Patrice Chéreau : C’est compliqué… On ne parle d’interactions que si une même personne fait les trois, ce qui n’est pas fréquent. Mais c’est mon cas. Il n’y a pas énormément de metteurs en scène qui font cela. D’une certaine façon, le théâtre est un peu comme ma langue maternelle, et je suis devenu bilingue avec le cinéma. L’opéra, par moments – et seulement par moments, parce que c’est un art ingrat, en fait –, m’a appris à travailler sur la musique ; et dans la mesure où j’ai cette connaissance, cette pratique musicale, alors cela m’aide quelquefois pour faire un film.
Ces interactions influent-elles sur votre travail ?
Je ne sais pas, parce que j’ai souvent l’impression de faire exactement le même métier, que je fasse du théâtre ou du cinéma. C’est le cas, par exemple, dans la direction d’acteurs : je pense que je dirige les acteurs exactement de la même façon au théâtre et au cinéma – je leur demande le même type de choses. Évidemment, de leur côté, eux ne doivent pas jouer de la même façon, n’utilisent certainement pas les mêmes outils. Mais pour moi, cela reste, d’une certaine manière, le même métier.
Seriez-vous à la recherche d’une sorte de média ou médium qui réunirait tous ces arts auxquels vous appartenez ?
Non, non… Ça correspond plutôt, disons, à différentes périodes de ma vie. J’ai démarré au théâtre à 19 ans ; puis j’ai eu envie de faire de l’opéra – j’avais alors 26 ans. Et l’opéra étant en soi une activité que l’on ne peut pousser aussi loin que le théâtre, finalement, j’ai eu envie d’autre chose : j’ai donc fait mon premier film à 29 ans… En fait, quand on regarde de loin, tout ça, c’est très groupé ! Et maintenant, j’ai plus envie de faire des films, seulement parce que je me sens plus libre au cinéma, voilà tout.
Gabrielle est un film sur le couple, sur le manque de communication qui est à l’origine de sa destruction.

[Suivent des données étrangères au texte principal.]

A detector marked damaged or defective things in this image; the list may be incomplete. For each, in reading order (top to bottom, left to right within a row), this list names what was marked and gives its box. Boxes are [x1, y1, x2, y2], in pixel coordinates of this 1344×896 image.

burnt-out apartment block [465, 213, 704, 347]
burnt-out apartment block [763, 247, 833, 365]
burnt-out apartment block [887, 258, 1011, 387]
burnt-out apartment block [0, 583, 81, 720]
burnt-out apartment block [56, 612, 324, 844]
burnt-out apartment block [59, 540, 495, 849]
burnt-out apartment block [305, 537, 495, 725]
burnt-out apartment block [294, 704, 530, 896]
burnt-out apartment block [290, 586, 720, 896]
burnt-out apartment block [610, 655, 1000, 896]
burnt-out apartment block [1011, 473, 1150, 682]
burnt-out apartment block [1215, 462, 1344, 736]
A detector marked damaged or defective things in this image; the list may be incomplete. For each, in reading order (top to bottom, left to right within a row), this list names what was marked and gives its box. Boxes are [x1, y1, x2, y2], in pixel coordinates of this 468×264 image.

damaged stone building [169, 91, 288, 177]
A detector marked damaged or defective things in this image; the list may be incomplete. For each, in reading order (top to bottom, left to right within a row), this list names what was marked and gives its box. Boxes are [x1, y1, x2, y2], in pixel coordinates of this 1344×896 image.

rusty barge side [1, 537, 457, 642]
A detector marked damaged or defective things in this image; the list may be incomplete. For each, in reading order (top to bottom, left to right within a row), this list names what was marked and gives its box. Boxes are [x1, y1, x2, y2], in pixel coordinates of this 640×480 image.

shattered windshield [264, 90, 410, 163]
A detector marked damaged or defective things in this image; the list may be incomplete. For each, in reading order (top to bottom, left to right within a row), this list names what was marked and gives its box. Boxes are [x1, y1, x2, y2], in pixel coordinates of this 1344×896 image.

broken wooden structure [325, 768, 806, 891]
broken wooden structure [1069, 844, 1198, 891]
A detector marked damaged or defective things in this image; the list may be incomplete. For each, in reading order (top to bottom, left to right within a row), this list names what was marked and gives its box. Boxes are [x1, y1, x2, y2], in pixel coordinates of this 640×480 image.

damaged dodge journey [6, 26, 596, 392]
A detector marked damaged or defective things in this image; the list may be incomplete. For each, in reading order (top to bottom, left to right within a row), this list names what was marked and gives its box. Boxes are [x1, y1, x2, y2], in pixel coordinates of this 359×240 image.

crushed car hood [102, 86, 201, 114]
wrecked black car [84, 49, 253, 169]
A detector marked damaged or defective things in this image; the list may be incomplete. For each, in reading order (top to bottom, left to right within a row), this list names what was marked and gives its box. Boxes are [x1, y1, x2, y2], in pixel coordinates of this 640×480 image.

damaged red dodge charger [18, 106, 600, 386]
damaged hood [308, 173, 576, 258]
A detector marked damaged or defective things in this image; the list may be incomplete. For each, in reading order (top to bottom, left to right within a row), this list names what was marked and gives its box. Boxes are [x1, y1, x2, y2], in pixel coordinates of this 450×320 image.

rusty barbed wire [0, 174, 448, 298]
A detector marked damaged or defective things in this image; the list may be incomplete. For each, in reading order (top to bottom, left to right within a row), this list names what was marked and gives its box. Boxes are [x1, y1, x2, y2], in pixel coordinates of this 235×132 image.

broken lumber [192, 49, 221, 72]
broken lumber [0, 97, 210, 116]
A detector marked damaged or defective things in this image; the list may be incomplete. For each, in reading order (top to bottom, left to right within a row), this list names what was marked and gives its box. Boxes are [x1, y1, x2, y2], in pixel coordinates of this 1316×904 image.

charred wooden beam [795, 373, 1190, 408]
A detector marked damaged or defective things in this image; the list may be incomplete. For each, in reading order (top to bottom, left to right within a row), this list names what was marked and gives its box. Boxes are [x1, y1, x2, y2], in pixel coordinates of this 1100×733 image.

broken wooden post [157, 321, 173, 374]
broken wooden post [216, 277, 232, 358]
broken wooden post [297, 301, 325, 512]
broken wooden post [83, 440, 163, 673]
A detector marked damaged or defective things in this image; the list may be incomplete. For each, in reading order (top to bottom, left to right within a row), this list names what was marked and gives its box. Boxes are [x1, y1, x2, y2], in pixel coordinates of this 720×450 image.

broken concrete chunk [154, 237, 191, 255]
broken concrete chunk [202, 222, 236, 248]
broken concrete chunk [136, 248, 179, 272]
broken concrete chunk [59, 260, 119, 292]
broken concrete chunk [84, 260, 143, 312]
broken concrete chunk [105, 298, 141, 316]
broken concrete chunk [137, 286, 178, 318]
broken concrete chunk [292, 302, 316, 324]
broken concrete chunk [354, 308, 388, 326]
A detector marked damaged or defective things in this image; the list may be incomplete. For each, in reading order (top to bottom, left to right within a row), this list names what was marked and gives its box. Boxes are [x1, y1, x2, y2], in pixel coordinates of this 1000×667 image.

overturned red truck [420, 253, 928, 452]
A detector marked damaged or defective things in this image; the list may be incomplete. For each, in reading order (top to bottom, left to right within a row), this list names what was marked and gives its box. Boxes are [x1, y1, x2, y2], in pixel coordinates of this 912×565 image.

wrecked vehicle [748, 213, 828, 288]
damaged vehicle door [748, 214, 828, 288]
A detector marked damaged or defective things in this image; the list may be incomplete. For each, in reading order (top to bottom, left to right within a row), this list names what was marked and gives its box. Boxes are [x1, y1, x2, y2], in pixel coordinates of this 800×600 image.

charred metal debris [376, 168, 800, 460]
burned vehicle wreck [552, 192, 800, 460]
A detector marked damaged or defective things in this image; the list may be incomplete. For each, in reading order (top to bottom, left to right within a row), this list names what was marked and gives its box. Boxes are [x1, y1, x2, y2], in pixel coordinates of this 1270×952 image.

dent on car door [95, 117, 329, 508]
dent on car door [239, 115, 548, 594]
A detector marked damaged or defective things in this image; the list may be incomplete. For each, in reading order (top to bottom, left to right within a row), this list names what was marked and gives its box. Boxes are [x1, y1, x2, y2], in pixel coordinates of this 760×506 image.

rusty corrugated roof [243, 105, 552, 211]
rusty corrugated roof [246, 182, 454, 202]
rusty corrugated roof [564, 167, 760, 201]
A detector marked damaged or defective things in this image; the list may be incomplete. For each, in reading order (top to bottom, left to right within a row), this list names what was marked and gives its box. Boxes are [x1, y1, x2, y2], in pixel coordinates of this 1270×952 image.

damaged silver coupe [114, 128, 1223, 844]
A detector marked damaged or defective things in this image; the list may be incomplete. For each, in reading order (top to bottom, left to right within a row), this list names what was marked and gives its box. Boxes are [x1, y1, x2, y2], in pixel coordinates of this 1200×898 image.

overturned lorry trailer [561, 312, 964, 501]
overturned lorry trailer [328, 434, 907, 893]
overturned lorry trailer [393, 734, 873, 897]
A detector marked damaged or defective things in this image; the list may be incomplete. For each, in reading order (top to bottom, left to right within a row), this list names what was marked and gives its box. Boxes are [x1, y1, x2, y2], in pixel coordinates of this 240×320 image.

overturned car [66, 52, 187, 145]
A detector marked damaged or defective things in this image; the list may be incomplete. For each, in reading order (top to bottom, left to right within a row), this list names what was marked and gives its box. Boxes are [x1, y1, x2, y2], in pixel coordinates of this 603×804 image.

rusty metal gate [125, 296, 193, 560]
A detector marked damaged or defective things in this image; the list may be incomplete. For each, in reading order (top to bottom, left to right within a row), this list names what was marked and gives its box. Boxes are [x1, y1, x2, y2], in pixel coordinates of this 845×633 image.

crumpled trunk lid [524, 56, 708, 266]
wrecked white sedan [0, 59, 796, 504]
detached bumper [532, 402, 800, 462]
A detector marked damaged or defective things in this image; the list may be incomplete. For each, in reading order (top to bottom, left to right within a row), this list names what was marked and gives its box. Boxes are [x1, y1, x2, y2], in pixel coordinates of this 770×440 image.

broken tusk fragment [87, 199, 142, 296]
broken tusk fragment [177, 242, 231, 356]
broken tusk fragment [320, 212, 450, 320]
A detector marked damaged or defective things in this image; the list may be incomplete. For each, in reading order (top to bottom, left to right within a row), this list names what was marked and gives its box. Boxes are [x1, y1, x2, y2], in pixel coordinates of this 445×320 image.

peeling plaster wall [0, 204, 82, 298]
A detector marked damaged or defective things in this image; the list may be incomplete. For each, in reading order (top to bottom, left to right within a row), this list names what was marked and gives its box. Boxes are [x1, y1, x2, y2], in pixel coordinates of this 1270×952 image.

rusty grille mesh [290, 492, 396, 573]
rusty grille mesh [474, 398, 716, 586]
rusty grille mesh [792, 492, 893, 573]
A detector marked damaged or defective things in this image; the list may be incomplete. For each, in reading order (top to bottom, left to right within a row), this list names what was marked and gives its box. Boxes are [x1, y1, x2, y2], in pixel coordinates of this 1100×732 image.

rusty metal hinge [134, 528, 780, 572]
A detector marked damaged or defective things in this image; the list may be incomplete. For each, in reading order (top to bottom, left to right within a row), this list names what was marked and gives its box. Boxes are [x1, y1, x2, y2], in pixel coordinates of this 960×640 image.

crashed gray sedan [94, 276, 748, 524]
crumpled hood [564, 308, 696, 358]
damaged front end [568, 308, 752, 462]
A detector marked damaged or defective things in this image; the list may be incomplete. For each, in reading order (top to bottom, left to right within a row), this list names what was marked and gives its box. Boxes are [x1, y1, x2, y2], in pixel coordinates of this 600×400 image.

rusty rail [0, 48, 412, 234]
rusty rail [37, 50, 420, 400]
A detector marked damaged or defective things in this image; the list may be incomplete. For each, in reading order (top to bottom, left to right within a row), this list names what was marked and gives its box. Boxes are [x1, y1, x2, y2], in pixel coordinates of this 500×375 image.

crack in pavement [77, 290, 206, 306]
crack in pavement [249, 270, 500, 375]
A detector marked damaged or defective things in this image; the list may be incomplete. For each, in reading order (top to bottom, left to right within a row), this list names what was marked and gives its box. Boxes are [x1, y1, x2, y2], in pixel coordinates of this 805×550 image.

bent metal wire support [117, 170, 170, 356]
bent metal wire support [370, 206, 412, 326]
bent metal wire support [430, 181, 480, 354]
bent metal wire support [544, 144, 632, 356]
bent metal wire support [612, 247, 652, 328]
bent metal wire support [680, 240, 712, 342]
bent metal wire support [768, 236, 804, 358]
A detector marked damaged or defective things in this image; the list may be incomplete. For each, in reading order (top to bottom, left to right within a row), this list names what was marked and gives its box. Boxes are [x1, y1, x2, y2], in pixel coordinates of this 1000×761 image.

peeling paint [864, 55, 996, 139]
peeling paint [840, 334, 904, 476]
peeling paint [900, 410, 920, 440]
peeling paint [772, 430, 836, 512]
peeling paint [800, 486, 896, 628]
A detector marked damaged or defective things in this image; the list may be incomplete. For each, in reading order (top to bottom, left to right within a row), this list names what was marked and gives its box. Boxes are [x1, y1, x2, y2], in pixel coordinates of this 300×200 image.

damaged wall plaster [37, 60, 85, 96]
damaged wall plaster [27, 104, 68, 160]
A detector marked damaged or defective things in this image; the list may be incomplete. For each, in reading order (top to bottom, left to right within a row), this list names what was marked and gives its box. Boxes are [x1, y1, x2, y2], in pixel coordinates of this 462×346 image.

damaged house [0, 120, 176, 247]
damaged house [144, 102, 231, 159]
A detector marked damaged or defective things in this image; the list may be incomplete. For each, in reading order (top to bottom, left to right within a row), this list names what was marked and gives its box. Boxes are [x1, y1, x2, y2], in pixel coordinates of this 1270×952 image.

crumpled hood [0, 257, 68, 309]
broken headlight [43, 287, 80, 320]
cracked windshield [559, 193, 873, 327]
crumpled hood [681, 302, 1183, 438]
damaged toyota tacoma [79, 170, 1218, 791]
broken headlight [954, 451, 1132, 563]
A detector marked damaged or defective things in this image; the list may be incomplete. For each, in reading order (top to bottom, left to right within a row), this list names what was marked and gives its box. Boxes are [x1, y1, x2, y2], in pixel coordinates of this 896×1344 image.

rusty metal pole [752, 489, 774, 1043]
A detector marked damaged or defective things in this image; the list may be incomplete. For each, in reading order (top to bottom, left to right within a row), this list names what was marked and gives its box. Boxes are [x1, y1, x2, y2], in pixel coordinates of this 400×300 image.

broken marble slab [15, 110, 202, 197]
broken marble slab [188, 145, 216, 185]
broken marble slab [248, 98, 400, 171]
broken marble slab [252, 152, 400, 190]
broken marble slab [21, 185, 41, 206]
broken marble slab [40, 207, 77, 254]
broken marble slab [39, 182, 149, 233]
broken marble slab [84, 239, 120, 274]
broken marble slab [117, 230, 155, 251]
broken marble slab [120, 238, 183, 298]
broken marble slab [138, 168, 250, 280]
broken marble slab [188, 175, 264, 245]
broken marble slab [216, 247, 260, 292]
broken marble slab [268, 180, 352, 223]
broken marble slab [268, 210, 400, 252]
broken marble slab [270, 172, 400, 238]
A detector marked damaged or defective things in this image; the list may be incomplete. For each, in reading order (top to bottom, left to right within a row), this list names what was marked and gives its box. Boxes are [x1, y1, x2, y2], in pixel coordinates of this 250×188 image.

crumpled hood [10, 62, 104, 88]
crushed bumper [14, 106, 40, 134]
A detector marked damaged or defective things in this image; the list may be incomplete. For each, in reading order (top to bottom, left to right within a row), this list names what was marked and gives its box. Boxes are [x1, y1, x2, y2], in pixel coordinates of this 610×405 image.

Est-ce pour souligner cette absence de communication que vous avez choisi d’exploiter autant toutes les formes de langages (monologues et dialogues, interruptions et silences, ou encore écrits et musique) ?
C’est plus simple : j’ai eu envie d’un film stylisé. J’ai eu envie d’un film qui aurait un style plus fort que les précédents, plus affirmé, visuellement. Donc, j’ai voulu du noir et blanc, et, par moments, d’écrire des titres. J’ai eu envie de ne pas être soumis au diktat du naturel, mais plutôt de chercher une vérité et en même temps la styliser.
Aviez-vous déjà toutes ces idées de mise en scène à la lecture de la nouvelle de Joseph Conrad ?
Oui, ou en tous cas peu de temps après. En relisant Le Retour, j’ai simplement essayé de me dire : « Comment vais-je raconter cette histoire ? » Et j’ai eu envie du noir et blanc mais aussi de la couleur : j’ai eu envie du mélange des deux pour raconter mieux l’histoire, pour que, simplement, le monde de cet homme soit très visible dès le début et qu’on voit physiquement se fracasser ce monde.
« Dans la nouvelle, Gabrielle était énigmatique et silencieuse… J’ai eu envie de lui donner autant d’importance que son mari. Aujourd’hui, on ne peut plus faire un film avec une femme qui soit simplement une présence muette.
Il fallait vraiment qu’elle parle autant que Jean, qu’il y ait une égalité absolue pour les deux personnages. »
Vous signez là une véritable adaptation, d’autant plus que le personnage principal de Joseph Conrad était Jean, et non Gabrielle…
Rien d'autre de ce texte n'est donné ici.